The One Great Thing the Sigil Taught Me

If ye love wealth better than liberty, the tranquility of servitude better than the animating contest of freedom, go home from us in peace. We ask not your counsels or your arms. Crouch down and lick the hands which feed you. May your chains set lightly upon you, and may posterity forget that you were our countrymen.  Samuel Adams


The United Nations declared 2001-2010 "A Decade for a Culture of Peace and Non Violence for the Children of the World." We have some catching up to do. Why have we made so little progress? How did we lose the vision that all life is sacred, all children beautiful?
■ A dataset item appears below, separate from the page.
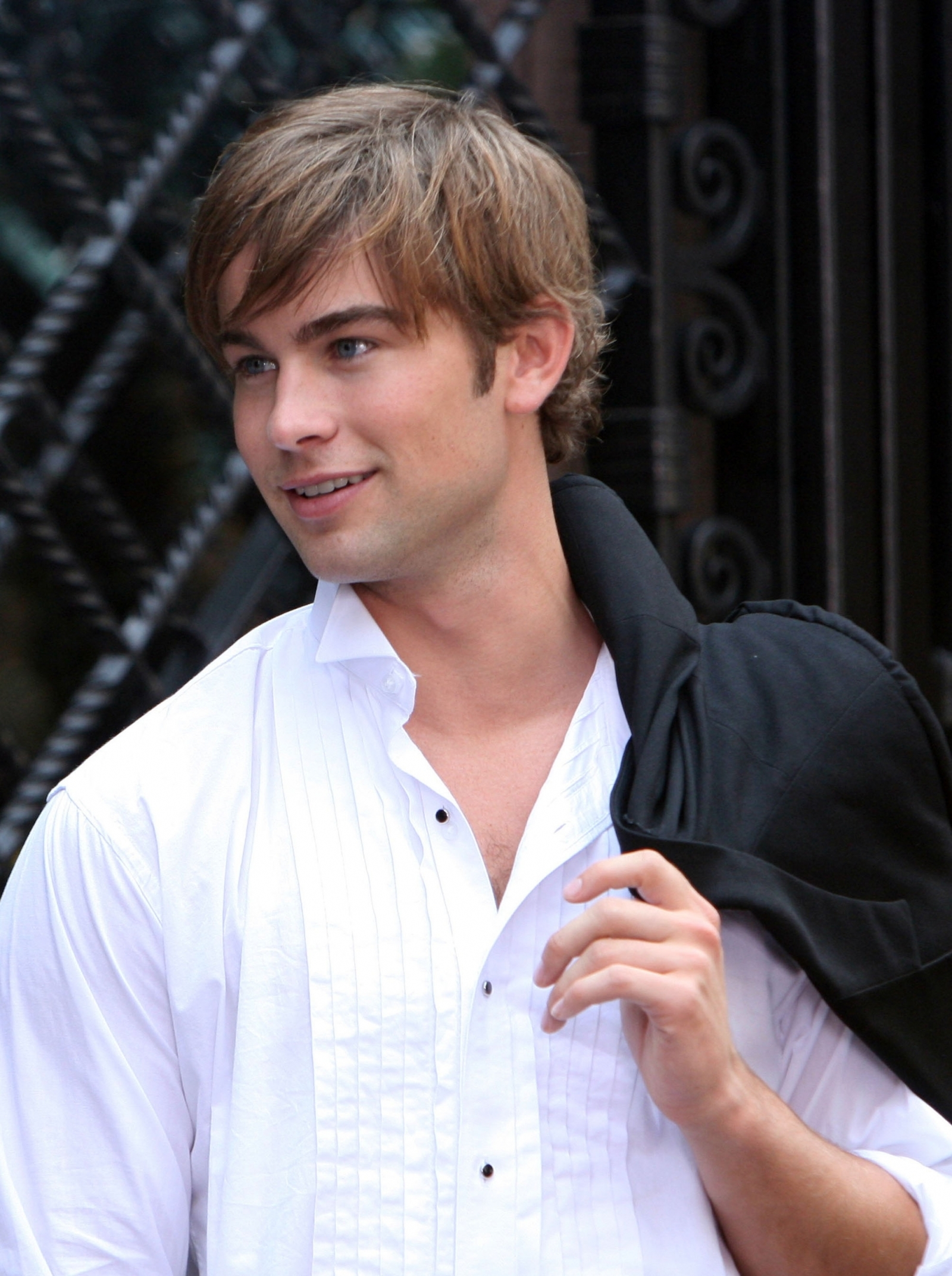 Chace Crawford Iphone Images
In 1996 on 60 Minutes, Lesley Stahl asked Madeline Albright, then Secretary of State, about the U.S. sanctions against Iraq. "We have heard that a half million children have died. I mean, that's more children than died in Hiroshima. And, you know, is the price worth it?" Albright replied, "I think this is a very hard choice, but the price--we think the price is worth it."


Who was this we? A false dichotomy was set up here. As if there had been no other option, the discussion slipped right past the use of sanctions, to whether the result was okay, weighing a recorded loss against a hypothetical gain. Beyond dichotomies, beyond winners and losers, are mediation, conciliation, and resistance. We do not need to accept the role of either aggressor or victim. We are not yet powerless.


In a world overrun with binary thinking - you’re with me or your against me - there is little room for doubt. On the forked road, we are just one path away from a single, monolithic path, a totalitarian path. We have "learned" that, like everything else, even threats have only two possible responses, and that those responses are part of our very being - fight or flight. It is time to embrace doubt.


What if, instead of Robert Frost’s simple two roads or the two doors in the Lady and the Tiger, we were in a room with many doors. The choosing would be more difficult, and the choosing would become more important than the choice. If we believe that each life is sacred, even our own, that no one is fungible, we can find the courage we need to transcend our fear, to open all those doors.